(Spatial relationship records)

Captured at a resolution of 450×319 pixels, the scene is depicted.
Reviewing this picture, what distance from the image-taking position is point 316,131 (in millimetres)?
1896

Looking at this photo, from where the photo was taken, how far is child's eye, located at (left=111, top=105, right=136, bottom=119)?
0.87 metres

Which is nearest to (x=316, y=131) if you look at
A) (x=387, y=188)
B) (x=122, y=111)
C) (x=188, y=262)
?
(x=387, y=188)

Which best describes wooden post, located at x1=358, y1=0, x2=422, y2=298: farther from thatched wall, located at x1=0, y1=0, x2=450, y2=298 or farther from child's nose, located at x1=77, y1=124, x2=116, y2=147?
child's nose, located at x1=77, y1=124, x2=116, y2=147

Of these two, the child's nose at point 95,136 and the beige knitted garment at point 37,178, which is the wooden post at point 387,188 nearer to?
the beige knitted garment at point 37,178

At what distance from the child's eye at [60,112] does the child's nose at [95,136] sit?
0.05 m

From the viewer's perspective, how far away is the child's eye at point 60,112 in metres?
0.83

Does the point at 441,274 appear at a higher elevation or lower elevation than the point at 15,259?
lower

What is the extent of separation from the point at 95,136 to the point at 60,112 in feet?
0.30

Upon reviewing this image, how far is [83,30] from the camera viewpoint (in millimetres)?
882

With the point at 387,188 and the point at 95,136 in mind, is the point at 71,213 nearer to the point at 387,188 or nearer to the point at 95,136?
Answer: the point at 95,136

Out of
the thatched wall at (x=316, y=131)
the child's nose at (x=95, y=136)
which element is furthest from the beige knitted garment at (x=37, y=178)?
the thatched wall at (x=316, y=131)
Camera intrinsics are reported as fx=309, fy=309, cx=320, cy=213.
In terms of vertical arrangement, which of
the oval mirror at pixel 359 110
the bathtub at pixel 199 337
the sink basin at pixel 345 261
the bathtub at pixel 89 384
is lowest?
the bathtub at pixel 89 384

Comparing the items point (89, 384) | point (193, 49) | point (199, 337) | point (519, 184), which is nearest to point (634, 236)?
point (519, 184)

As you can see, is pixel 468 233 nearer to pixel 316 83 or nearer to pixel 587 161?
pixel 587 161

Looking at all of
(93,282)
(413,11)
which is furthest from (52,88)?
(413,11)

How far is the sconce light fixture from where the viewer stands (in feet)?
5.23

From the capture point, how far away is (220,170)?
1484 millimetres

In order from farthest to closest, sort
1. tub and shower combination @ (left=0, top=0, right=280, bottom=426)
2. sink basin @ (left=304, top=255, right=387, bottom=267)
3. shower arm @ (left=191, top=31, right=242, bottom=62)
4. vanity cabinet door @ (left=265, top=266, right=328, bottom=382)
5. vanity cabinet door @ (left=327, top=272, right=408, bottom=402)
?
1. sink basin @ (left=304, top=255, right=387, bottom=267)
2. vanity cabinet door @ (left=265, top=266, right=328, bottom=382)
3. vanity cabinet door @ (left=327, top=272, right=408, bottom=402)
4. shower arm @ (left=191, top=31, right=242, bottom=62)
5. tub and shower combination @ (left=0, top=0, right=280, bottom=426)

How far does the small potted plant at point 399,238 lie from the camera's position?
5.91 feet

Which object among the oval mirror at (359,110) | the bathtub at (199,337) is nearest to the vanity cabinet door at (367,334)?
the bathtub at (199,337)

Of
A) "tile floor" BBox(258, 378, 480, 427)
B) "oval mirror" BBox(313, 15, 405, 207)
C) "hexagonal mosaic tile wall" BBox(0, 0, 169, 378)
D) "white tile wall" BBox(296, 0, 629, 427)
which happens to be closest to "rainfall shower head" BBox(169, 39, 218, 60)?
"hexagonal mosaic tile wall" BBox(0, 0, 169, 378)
==
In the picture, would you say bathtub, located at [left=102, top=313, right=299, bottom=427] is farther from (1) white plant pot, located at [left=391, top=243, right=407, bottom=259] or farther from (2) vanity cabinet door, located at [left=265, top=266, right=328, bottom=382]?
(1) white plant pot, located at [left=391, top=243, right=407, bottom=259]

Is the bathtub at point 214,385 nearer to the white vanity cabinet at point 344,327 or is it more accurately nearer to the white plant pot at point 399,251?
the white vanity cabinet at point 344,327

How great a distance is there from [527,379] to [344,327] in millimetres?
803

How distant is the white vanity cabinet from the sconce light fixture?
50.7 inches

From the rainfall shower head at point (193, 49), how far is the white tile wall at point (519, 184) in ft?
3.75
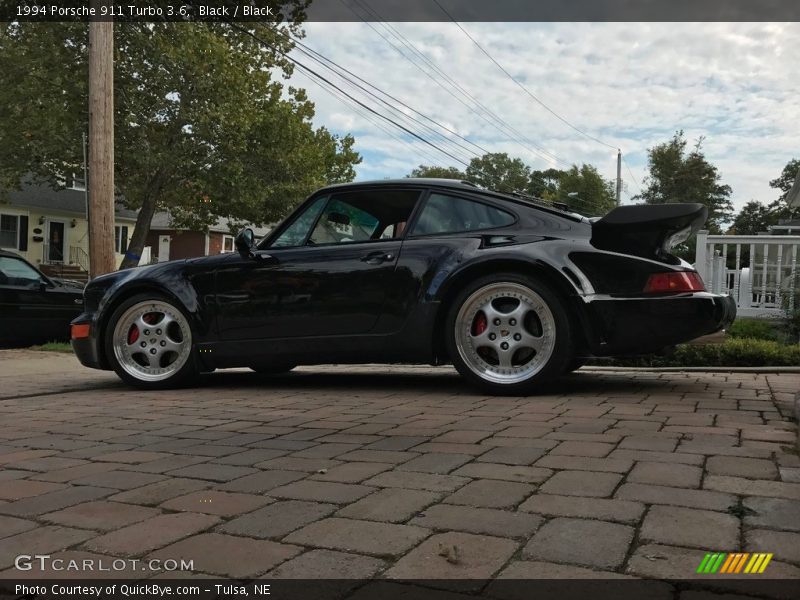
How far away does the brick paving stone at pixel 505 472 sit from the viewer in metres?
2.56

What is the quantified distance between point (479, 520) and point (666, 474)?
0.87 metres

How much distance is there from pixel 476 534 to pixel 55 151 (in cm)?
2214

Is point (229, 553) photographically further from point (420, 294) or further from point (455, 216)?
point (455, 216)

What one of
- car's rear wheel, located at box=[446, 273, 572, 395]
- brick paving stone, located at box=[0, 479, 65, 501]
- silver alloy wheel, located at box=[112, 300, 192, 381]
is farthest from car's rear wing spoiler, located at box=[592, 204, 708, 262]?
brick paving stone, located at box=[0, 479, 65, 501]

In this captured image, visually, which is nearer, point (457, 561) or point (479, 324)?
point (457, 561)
* * *
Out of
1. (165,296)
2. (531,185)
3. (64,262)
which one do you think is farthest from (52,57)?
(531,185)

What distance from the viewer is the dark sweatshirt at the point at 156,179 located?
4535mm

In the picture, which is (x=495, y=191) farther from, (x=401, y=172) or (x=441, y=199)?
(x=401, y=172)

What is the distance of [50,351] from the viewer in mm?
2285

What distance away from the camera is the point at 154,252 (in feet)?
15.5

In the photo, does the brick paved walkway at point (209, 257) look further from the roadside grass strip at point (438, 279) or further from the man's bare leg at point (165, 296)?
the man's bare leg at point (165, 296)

WHAT IS REQUIRED. Please copy the rows starting with the line with "Captured at a" and going on through the line with "Answer: the point at 95,136", replacing "wooden post" with "timber post" and leaving everything else unchanged.

TASK ANSWER.
Captured at a resolution of 450×319 pixels, the scene is depicted.
Reviewing this picture, what distance from the image-taking position is point 316,131 (in millimetres)?
1896

Looking at this photo, from where the photo was taken, how far is child's eye, located at (left=111, top=105, right=136, bottom=119)?
0.87 metres

Which is nearest to (x=316, y=131) if you look at
A) (x=387, y=188)
B) (x=122, y=111)
C) (x=188, y=262)
?
(x=387, y=188)

Which best describes timber post, located at x1=358, y1=0, x2=422, y2=298: farther from thatched wall, located at x1=0, y1=0, x2=450, y2=298 or farther from child's nose, located at x1=77, y1=124, x2=116, y2=147?
child's nose, located at x1=77, y1=124, x2=116, y2=147

Of these two, the child's nose at point 95,136 and the beige knitted garment at point 37,178, which is the timber post at point 387,188 nearer to?
the beige knitted garment at point 37,178

At what distance from the child's eye at [60,112] does the child's nose at [95,136] sit?
0.05 m

From the viewer's perspective, how far away is the child's eye at point 60,112 in metres?
0.83

Does the point at 441,274 appear at a higher elevation or lower elevation than the point at 15,259?
lower

What is the extent of separation from the point at 95,136 to the point at 60,112 in feet?
0.30

Upon reviewing this image, how far is [83,30] from the camera viewpoint (in millimetres)?
882

With the point at 387,188 and the point at 95,136 in mind, is the point at 71,213 nearer to the point at 387,188 or nearer to the point at 95,136?
Answer: the point at 95,136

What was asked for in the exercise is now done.